**EXERCISE GOAL**
Copy out every line below that contains the word "farthest".

**PROVIDED DATA**
※ ※ ※
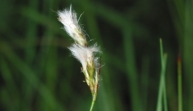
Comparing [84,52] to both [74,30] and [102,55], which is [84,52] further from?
[102,55]

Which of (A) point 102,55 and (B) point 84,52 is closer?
(B) point 84,52

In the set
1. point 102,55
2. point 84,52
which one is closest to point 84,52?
point 84,52

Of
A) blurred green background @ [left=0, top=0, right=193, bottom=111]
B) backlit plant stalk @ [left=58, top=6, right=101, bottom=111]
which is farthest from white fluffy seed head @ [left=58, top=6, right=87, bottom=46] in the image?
blurred green background @ [left=0, top=0, right=193, bottom=111]

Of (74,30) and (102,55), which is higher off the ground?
(102,55)

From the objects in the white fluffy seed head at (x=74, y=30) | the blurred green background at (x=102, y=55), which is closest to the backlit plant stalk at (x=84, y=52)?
the white fluffy seed head at (x=74, y=30)

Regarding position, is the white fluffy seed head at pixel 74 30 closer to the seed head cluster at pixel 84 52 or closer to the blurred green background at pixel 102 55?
the seed head cluster at pixel 84 52

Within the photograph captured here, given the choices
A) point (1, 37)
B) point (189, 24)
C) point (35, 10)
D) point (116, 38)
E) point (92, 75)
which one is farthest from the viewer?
point (116, 38)

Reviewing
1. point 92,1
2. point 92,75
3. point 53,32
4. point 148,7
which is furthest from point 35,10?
point 92,75

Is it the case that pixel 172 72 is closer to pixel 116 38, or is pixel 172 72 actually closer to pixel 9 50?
pixel 116 38

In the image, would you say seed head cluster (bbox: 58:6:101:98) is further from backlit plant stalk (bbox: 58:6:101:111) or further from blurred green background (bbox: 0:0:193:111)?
blurred green background (bbox: 0:0:193:111)
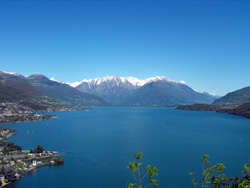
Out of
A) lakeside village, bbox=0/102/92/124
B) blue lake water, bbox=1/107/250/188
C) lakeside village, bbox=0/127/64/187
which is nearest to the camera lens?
blue lake water, bbox=1/107/250/188

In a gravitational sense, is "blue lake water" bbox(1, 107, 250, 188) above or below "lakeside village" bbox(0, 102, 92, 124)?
below

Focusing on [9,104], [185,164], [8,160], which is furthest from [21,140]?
[9,104]

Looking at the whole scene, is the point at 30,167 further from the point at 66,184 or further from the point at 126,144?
the point at 126,144

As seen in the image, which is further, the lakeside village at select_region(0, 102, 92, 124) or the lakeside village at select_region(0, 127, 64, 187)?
the lakeside village at select_region(0, 102, 92, 124)

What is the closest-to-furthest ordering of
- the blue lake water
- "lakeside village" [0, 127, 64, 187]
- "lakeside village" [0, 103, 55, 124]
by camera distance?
1. the blue lake water
2. "lakeside village" [0, 127, 64, 187]
3. "lakeside village" [0, 103, 55, 124]

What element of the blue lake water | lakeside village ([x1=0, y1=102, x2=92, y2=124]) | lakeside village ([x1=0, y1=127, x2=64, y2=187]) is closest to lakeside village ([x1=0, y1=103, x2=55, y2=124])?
lakeside village ([x1=0, y1=102, x2=92, y2=124])

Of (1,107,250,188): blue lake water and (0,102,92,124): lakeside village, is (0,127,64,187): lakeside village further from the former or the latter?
(0,102,92,124): lakeside village

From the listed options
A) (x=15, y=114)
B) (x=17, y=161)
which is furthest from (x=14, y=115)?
(x=17, y=161)

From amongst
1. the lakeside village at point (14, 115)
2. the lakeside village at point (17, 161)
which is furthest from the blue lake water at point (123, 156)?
the lakeside village at point (14, 115)
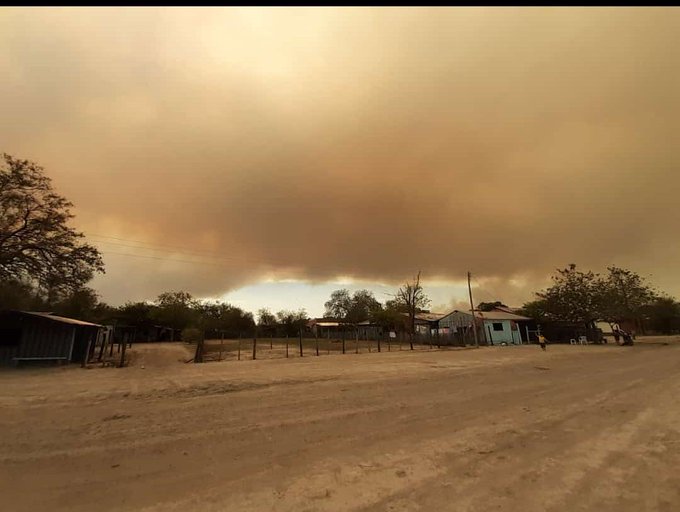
※ ※ ※
**TASK RESPONSE**
which is farthest from white fluffy seed head @ [left=58, top=6, right=87, bottom=46] in the image?
which one is farthest from the viewer?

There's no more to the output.